> _Task details_
Please answer these questions from the text below about Mario Cardullo:
(a) What name is given to the small transponder that drivers use to pay tolls?
(b) In what year was Cardullo born?
(c) Which alum coined the term "American Dream"?

> _Extract provided_
┌──

If you’ve been driving long enough, you probably remember the days when lines at the tollbooth seemed interminable — when the wait to cross the George Washington Bridge back into New York City, for example, may have left you questioning whether a day at the Jersey shore was worth it. 

Now, that process is immeasurably easier, with most of us automatically paying tolls via a small “E-ZPass” transponder that interacts with overhead sensors in the toll gantry as we drive through. Alum Dr. Mario Cardullo (‘57. ‘59), a registered professional engineer and senior IEEE fellow, is largely responsible for that time-and-frustration-saving technology, known as Radio Frequency Identification (RFID).

 

Embodying the American Dream

The term “American Dream” was famously coined by alum James Truslow Adams (1898), who defined it as “that dream of a land in which life should be better and richer and fuller for everyone, with opportunity for each according to ability or achievement... a dream of social order in which each man and each woman shall be able to attain to the fullest stature of which they are innately capable, and be recognized by others for what they are, regardless of the fortuitous circumstances of birth or position.” 

While a half-century separated the men’s times at the School of Engineering, Adams might well have been describing Cardullo’s trajectory.  

Cardullo was born in 1935 into a family of Sicilian immigrants in Brooklyn’s Park Slope, then a working-class Italian and Irish neighborhood. Although his mother had trained to be a teacher, his father had been forced to drop out of school to support his family at the age of 14, after Cadullo’s grandfather died during an epidemic of influenza.

└──

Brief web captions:
┌──

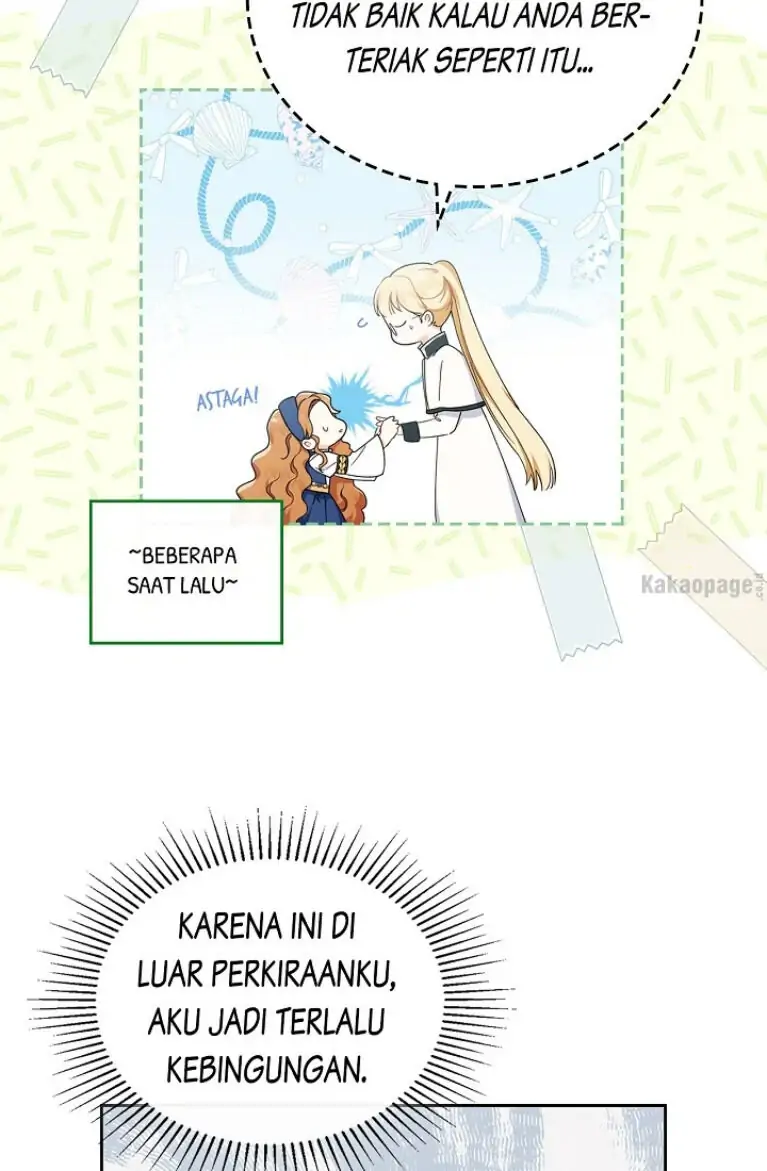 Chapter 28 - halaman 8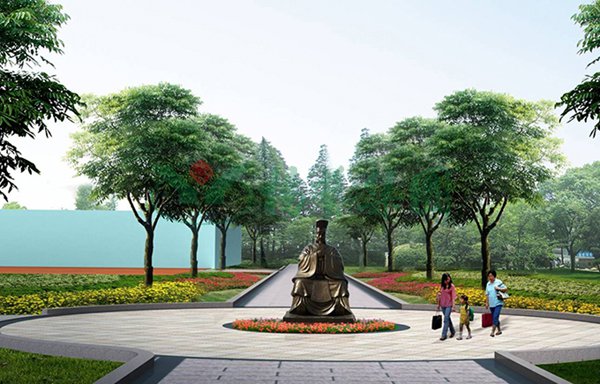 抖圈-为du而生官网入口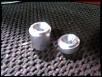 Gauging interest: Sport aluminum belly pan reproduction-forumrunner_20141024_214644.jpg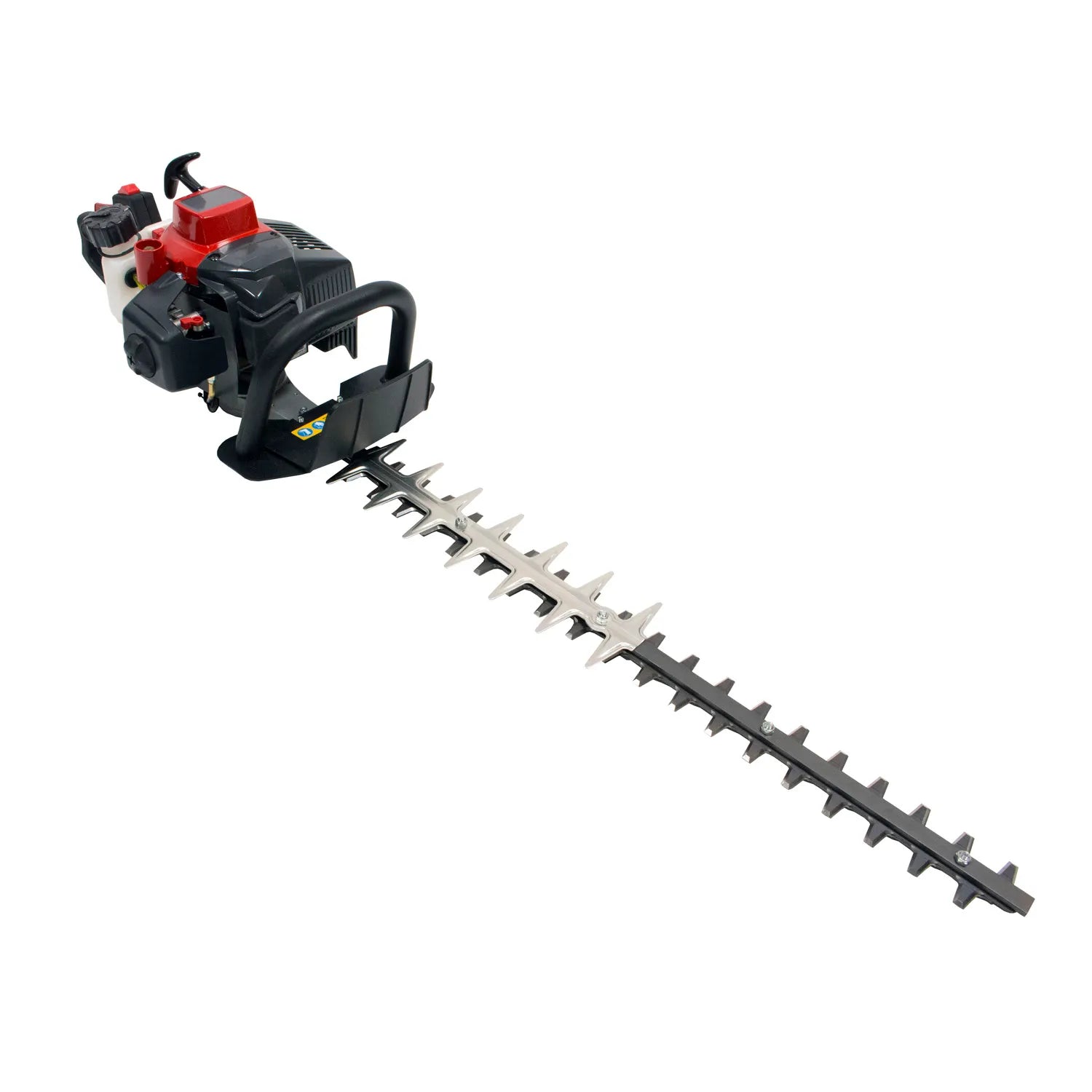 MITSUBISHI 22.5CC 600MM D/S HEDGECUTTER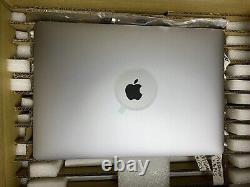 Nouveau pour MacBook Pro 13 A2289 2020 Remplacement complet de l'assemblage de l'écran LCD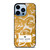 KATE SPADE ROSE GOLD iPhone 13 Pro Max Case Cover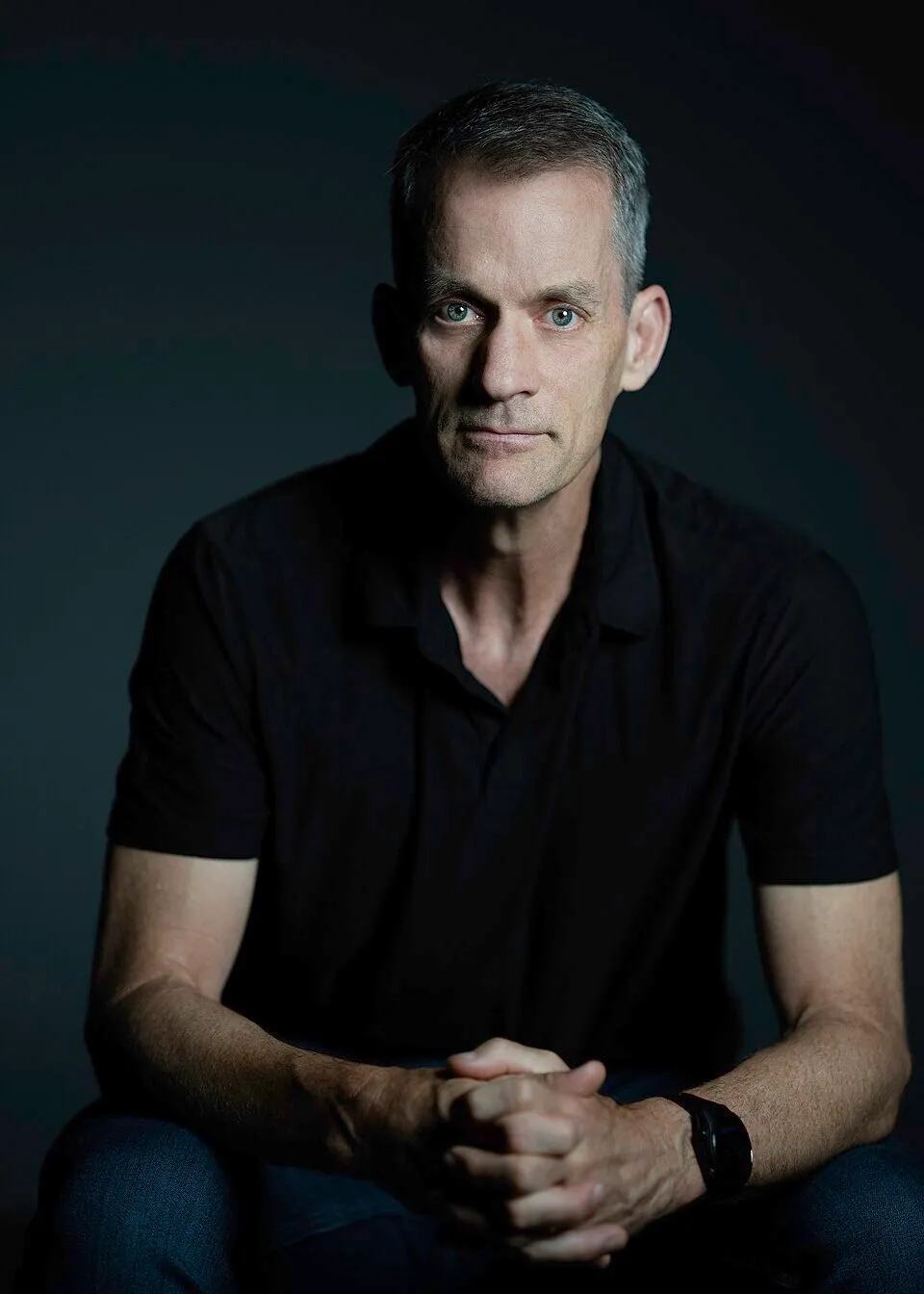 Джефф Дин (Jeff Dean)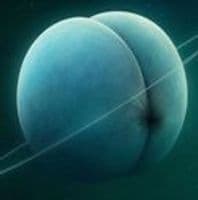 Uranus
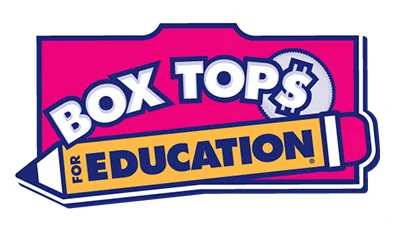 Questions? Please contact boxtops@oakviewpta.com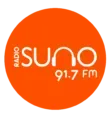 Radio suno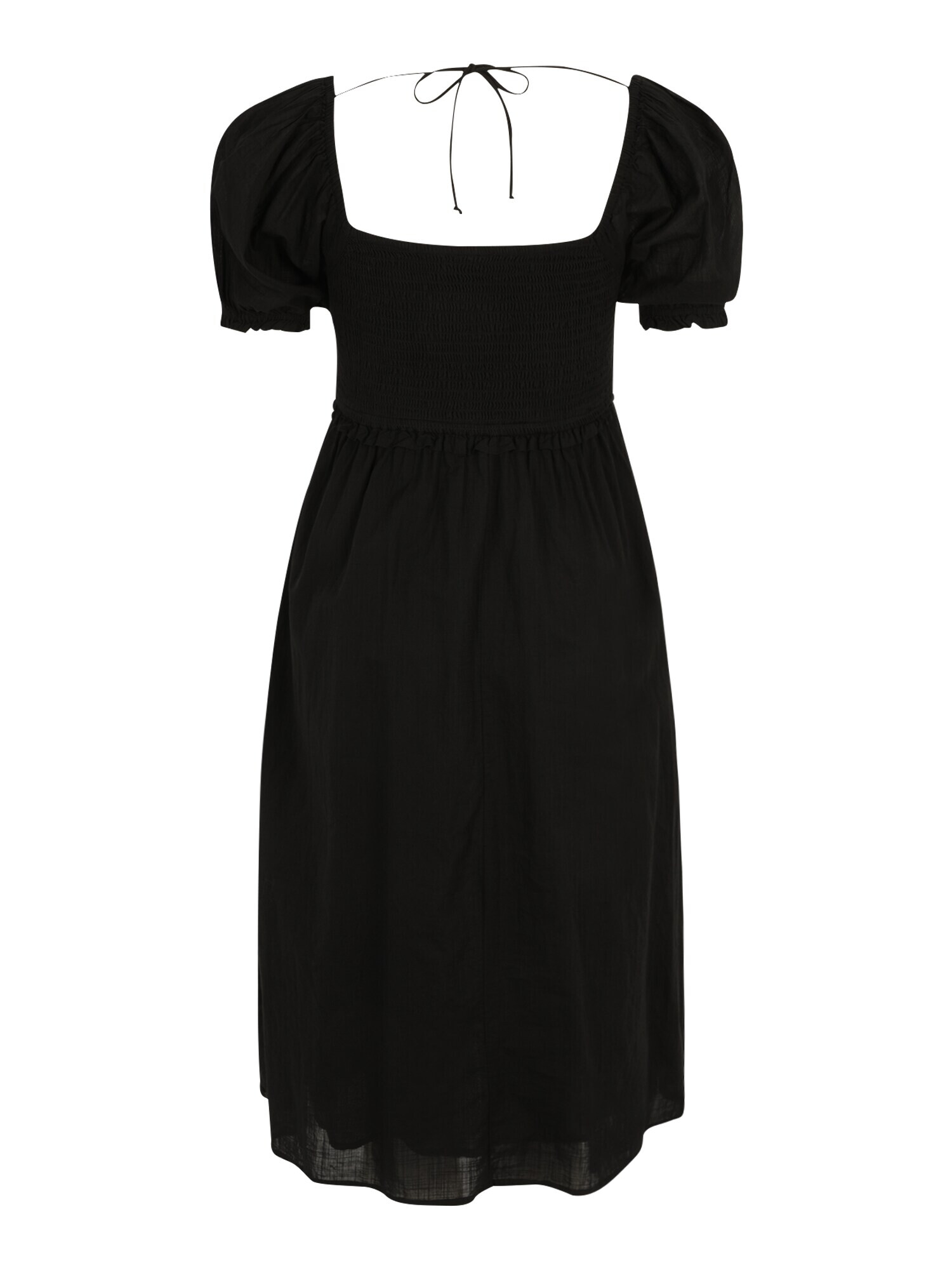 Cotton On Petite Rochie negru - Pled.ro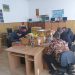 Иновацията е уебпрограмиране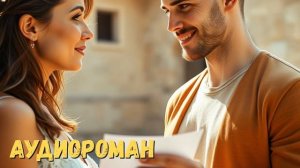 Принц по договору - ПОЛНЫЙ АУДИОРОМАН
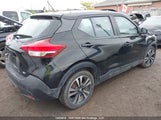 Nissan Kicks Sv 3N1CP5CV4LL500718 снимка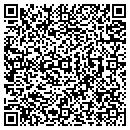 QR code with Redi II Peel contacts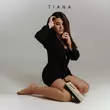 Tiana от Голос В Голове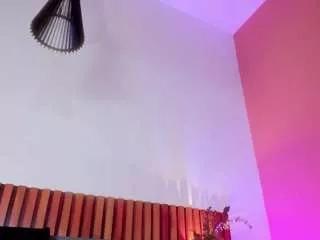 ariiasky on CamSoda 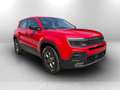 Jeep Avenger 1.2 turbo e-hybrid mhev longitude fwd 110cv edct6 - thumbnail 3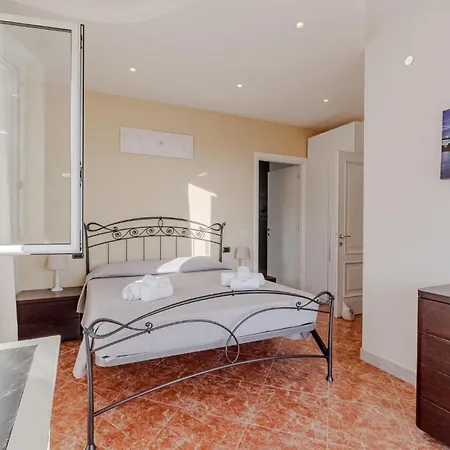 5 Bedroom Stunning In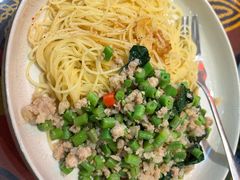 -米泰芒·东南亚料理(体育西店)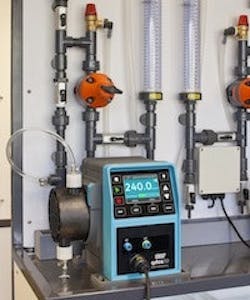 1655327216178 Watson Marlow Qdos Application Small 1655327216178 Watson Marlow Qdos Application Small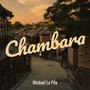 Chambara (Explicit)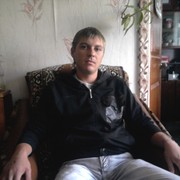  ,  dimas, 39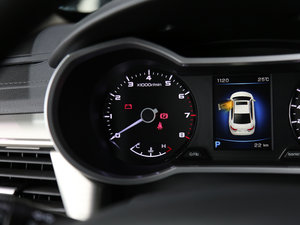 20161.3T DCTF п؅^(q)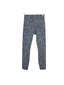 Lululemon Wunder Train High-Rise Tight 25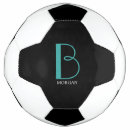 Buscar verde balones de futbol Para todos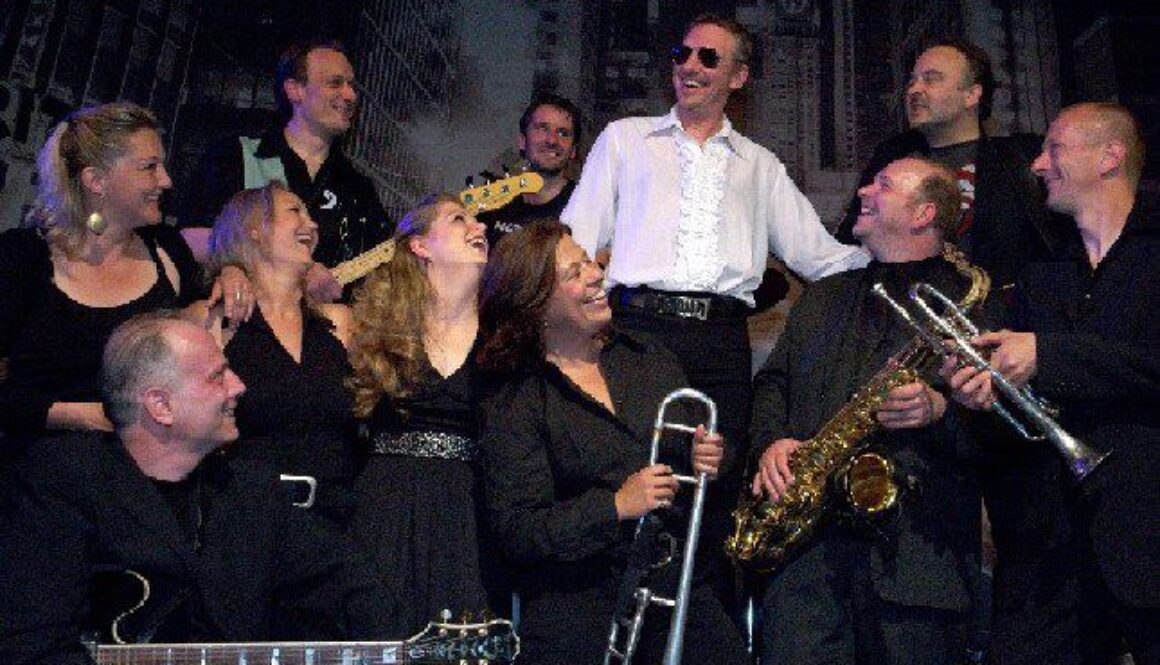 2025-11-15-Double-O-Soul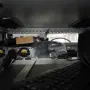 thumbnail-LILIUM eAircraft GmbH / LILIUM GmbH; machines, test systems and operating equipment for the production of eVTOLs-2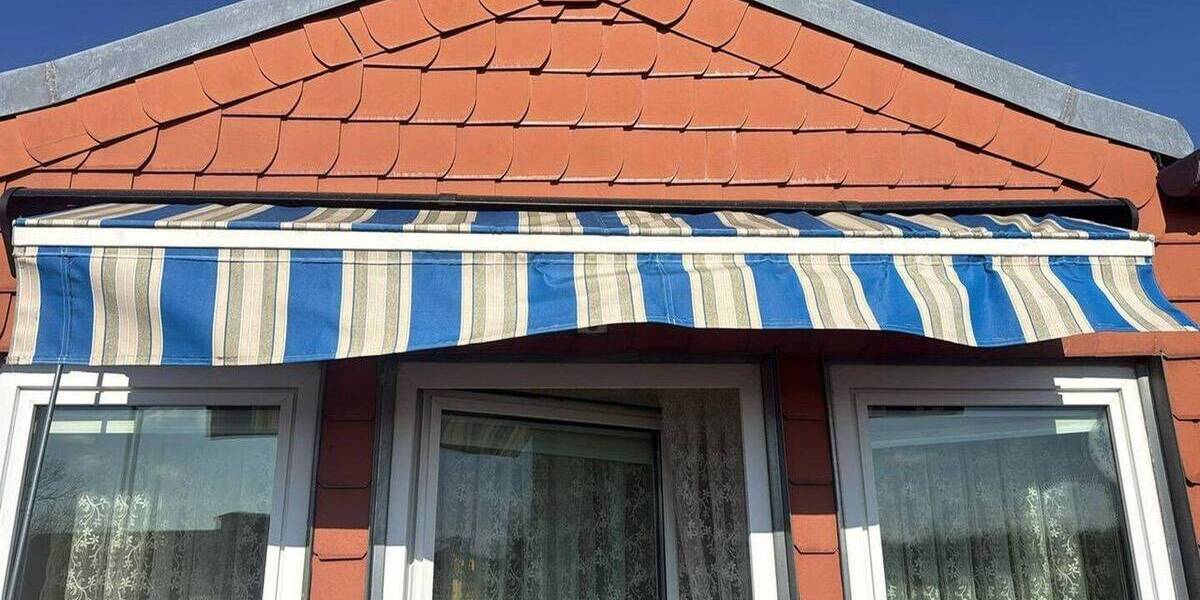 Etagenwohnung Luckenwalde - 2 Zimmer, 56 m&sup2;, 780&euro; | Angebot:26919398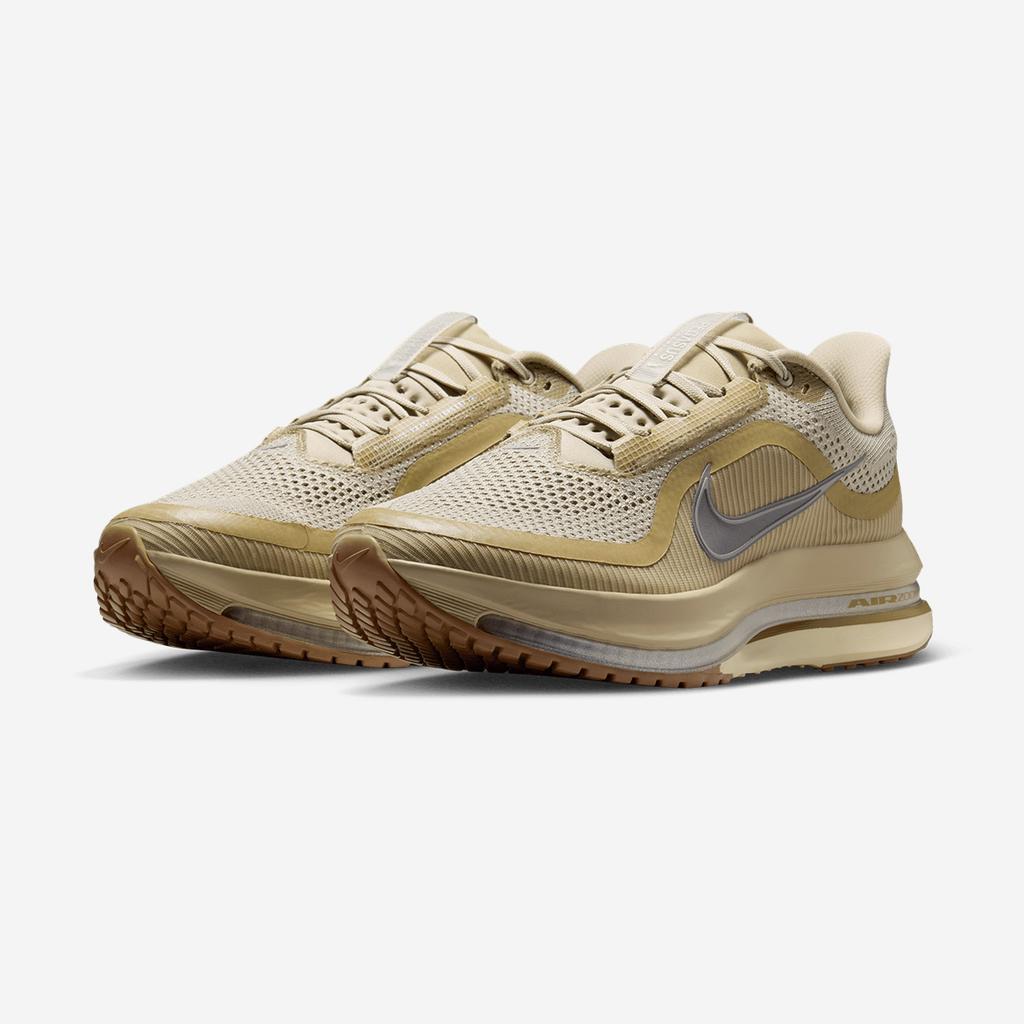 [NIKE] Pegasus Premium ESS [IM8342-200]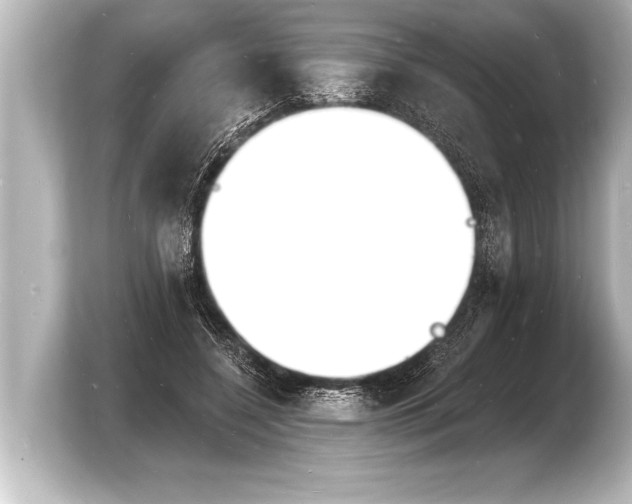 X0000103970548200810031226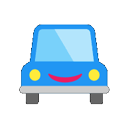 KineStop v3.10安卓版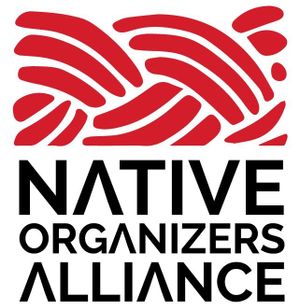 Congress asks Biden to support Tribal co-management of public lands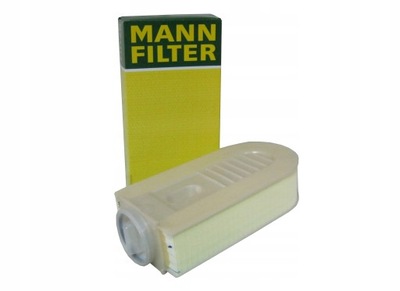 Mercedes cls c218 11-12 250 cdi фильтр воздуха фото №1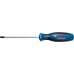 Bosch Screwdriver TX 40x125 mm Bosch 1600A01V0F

└──

> _Task answer_
(a) "E-ZPass"
(b) 1935
(c) James Truslow Adams